Maspalomas is no longer the Dunes: it's a gentle August plundering of a Sunday desert, mostly by people from the island's capital and Telde, who, judging by their accents on TikTok, trample the sand in flip-flops and socks. Pilgrims taking selfies and brides getting married in front of the last cactus. A landscape that was once sacred, a geography that smelled of saltpeter and dry wind, transformed into a catwalk of sweaty flesh and garish backpacks dragging plastic bottles to the last sandy nook.
The Canary Islanders, the so-called Russian tourists, cross these dunes as if they were mere obstacles on their way to a cold beer, unaware that they are treading on the lungs of the south, the same sandy area that survived pirates and haze, but is now dying of tourists and neglect.
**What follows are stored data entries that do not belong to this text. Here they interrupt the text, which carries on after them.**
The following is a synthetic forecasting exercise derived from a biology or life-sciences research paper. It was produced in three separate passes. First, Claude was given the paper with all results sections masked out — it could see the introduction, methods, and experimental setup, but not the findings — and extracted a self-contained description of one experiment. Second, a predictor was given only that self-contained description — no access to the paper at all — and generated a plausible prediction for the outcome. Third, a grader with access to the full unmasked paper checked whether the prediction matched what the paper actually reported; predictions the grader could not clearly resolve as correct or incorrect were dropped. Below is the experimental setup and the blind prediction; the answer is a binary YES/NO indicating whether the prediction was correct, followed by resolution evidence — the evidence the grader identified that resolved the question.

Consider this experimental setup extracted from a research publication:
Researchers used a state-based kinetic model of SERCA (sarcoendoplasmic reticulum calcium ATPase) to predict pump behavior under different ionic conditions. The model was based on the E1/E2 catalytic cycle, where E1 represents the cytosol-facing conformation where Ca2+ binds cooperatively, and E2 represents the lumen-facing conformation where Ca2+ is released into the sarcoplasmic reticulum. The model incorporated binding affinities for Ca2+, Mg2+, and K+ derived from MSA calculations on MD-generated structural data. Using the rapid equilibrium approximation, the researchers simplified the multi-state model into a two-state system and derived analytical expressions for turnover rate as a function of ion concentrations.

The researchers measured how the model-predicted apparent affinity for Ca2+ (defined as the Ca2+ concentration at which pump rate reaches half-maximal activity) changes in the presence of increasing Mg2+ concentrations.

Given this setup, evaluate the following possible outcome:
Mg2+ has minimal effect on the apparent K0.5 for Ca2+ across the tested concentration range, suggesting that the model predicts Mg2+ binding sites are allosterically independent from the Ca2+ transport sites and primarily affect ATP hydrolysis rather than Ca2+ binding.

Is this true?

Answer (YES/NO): NO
It's not a stroll, it's plunder: trails that multiply like scars on the desert's aged skin.
Uncontrolled traffic is not innocent. Every footprint is a stab wound, every step a grain of sand lost in a sea that no longer renews itself. Hotels look out from their balconies as if they were temples of consumerism, praying for full occupancy while the dunes bleed dry. The Island Council preaches regulations and the town halls print green leaflets, but in the end the sand police are a mirage: no one watches, everyone remains silent. And there remain the Canarian "Russians," passing by as if it had nothing to do with them, as if the future hadn't collapsed beneath their feet. The dune doesn't scream, but it creaks. And that creaking is a warning: when the desert becomes a parking lot of dead sand, it will be too late to cry.
The Cabildo and Environment watchdogs can't keep up, but they don't raise their voices too much either: they are tolerated, tolerated, and looked the other way because confronting the Canary Islander with an umbrella and bucket in hand earns them a scolding from a guachinche. And so, with the excuse of habit, the barbarity becomes normalized. The dunes are not just any beach; they are an archive of sand where one reads the history of the Saharan winds and the tides of time. Trampling on them without conscience is like tearing pages from an ancient codex to make a cone of sunflower seeds. The absurdity is colossal, but the noise of the crowd camouflages it.
In this bitter chronicle, what is denounced is not just the passing of bodies, but the moral defeat of a land that prefers the comfort of flip-flops to the reverence of silence. The dunes of Maspalomas are dying amidst uncontrolled tourism and local indifference. The desert screams, but no one here listens.